GOAL OF THE EXERCISE – Find and copy each line of the records where the string "Banking" shows up.

DATASET EXTRACT –
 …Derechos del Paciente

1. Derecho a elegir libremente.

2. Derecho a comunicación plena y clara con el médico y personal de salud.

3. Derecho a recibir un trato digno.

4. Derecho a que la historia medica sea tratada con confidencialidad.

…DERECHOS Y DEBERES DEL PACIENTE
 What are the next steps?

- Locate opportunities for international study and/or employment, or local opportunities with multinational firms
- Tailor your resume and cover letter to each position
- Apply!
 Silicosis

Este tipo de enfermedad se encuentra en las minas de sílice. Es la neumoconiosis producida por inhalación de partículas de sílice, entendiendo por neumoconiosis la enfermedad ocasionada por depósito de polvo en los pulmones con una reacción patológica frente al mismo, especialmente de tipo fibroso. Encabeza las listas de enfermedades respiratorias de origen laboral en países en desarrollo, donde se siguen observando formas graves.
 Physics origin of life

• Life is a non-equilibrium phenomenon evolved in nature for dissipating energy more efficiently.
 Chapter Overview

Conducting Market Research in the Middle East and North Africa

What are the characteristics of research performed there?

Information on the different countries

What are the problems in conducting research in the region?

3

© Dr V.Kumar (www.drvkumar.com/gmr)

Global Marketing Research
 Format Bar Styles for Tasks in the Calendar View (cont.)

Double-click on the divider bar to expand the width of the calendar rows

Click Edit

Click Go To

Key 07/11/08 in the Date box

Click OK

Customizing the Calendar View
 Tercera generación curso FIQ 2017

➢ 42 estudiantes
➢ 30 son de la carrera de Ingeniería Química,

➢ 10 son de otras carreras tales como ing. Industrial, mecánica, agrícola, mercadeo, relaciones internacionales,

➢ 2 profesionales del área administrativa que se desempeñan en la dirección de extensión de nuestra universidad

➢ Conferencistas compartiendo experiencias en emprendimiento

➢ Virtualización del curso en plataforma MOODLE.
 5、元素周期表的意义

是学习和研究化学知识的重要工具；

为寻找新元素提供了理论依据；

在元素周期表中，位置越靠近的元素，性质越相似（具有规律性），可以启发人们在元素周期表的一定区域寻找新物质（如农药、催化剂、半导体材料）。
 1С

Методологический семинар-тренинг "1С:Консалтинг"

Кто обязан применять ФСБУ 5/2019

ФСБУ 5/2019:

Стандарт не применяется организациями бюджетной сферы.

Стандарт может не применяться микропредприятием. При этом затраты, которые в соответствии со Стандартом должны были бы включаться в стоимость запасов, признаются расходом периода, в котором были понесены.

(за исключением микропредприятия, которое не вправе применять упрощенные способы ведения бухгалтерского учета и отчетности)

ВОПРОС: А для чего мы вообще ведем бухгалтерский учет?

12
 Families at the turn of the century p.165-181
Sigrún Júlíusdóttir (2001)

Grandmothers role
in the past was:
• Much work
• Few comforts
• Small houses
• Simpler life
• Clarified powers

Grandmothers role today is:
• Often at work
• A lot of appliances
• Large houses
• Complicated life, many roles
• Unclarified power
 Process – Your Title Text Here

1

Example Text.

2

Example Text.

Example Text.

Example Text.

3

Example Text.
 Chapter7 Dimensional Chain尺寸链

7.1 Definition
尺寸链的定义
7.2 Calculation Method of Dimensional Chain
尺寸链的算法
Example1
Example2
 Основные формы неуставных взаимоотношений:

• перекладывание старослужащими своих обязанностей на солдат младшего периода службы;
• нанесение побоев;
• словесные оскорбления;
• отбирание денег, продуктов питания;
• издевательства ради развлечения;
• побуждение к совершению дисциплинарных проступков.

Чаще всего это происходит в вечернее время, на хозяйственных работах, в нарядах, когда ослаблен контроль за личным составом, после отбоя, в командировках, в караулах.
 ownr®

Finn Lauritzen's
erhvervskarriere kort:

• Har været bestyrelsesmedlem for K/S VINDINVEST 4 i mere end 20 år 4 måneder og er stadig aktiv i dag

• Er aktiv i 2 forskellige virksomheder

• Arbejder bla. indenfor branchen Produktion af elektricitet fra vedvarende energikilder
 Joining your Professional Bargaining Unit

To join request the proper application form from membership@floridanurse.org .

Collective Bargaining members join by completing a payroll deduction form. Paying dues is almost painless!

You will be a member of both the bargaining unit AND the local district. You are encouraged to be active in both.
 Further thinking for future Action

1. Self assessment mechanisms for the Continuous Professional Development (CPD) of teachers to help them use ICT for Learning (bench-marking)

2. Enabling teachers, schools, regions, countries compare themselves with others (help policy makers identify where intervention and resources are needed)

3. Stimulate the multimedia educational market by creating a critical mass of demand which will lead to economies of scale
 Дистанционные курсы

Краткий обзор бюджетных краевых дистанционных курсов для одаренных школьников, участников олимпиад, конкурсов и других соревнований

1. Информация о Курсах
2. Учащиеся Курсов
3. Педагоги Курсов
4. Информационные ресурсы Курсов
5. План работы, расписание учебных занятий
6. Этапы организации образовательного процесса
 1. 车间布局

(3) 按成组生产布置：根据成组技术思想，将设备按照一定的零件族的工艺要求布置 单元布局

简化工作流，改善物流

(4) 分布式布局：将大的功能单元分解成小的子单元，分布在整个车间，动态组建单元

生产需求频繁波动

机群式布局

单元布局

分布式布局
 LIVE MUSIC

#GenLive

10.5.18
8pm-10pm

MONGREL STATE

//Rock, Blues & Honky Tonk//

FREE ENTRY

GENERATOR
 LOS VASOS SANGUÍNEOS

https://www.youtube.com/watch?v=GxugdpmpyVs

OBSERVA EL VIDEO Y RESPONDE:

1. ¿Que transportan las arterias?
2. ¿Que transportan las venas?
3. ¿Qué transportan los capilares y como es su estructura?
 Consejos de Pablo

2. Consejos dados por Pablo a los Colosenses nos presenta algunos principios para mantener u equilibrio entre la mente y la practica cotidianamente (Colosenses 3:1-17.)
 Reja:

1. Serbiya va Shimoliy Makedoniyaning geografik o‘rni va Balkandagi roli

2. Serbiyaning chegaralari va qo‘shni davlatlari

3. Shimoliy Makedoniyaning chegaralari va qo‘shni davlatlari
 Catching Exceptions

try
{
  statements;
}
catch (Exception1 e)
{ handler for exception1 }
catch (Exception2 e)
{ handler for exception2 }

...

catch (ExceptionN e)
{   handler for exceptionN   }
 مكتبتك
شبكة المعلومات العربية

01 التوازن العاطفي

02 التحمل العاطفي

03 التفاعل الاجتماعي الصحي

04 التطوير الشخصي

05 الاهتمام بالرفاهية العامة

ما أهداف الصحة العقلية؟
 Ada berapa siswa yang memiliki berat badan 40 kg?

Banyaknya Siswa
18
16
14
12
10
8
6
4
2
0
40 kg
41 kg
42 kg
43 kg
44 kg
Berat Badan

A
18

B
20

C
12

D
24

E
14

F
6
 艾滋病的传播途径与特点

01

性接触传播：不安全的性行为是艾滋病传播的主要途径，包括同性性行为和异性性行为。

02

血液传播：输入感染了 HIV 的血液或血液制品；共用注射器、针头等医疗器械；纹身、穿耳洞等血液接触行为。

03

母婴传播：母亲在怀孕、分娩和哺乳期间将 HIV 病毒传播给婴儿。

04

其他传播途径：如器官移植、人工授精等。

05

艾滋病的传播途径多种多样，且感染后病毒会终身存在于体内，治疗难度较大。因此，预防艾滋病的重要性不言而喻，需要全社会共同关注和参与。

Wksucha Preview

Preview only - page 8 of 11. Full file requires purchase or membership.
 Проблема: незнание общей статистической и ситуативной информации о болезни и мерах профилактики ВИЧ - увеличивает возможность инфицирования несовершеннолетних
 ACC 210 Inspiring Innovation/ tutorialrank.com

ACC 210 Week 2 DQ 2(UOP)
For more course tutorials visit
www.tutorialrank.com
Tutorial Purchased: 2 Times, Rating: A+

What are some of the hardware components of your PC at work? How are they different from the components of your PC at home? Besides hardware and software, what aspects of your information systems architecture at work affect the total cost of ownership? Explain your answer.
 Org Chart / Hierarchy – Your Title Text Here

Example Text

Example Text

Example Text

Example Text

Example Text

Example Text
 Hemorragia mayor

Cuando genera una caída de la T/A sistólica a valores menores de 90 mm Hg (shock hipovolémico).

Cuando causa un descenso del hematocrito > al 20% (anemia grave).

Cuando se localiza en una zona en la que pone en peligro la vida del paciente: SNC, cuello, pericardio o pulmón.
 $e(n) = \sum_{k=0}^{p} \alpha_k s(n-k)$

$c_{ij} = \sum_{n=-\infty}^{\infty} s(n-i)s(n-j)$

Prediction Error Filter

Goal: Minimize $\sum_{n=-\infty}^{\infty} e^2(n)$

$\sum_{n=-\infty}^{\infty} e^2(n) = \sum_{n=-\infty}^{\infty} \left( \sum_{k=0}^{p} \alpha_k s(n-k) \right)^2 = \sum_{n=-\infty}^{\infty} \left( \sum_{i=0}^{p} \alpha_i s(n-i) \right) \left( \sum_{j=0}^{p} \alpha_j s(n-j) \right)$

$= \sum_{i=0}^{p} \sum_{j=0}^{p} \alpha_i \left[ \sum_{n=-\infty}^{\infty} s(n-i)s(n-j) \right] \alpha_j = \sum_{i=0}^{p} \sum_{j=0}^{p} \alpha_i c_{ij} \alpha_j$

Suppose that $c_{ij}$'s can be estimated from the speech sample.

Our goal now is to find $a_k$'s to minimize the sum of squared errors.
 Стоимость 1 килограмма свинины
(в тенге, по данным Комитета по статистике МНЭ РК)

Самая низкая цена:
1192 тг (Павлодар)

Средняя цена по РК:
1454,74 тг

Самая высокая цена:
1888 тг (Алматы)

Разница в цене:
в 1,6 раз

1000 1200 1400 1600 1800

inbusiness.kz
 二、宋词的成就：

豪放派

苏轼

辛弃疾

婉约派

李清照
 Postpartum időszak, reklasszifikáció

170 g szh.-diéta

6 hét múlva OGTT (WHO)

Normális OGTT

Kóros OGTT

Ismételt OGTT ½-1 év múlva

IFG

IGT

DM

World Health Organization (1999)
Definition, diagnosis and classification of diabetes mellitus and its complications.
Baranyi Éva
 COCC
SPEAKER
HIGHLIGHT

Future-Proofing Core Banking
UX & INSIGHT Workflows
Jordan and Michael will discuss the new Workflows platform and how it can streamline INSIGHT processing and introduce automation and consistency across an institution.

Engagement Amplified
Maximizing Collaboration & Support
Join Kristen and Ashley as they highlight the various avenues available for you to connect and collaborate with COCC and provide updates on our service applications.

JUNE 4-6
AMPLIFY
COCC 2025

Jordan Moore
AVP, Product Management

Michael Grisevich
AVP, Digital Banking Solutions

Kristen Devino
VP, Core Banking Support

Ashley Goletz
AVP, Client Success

WORKED SOLUTION –
Future-Proofing Core Banking
AVP, Digital Banking Solutions
VP, Core Banking Support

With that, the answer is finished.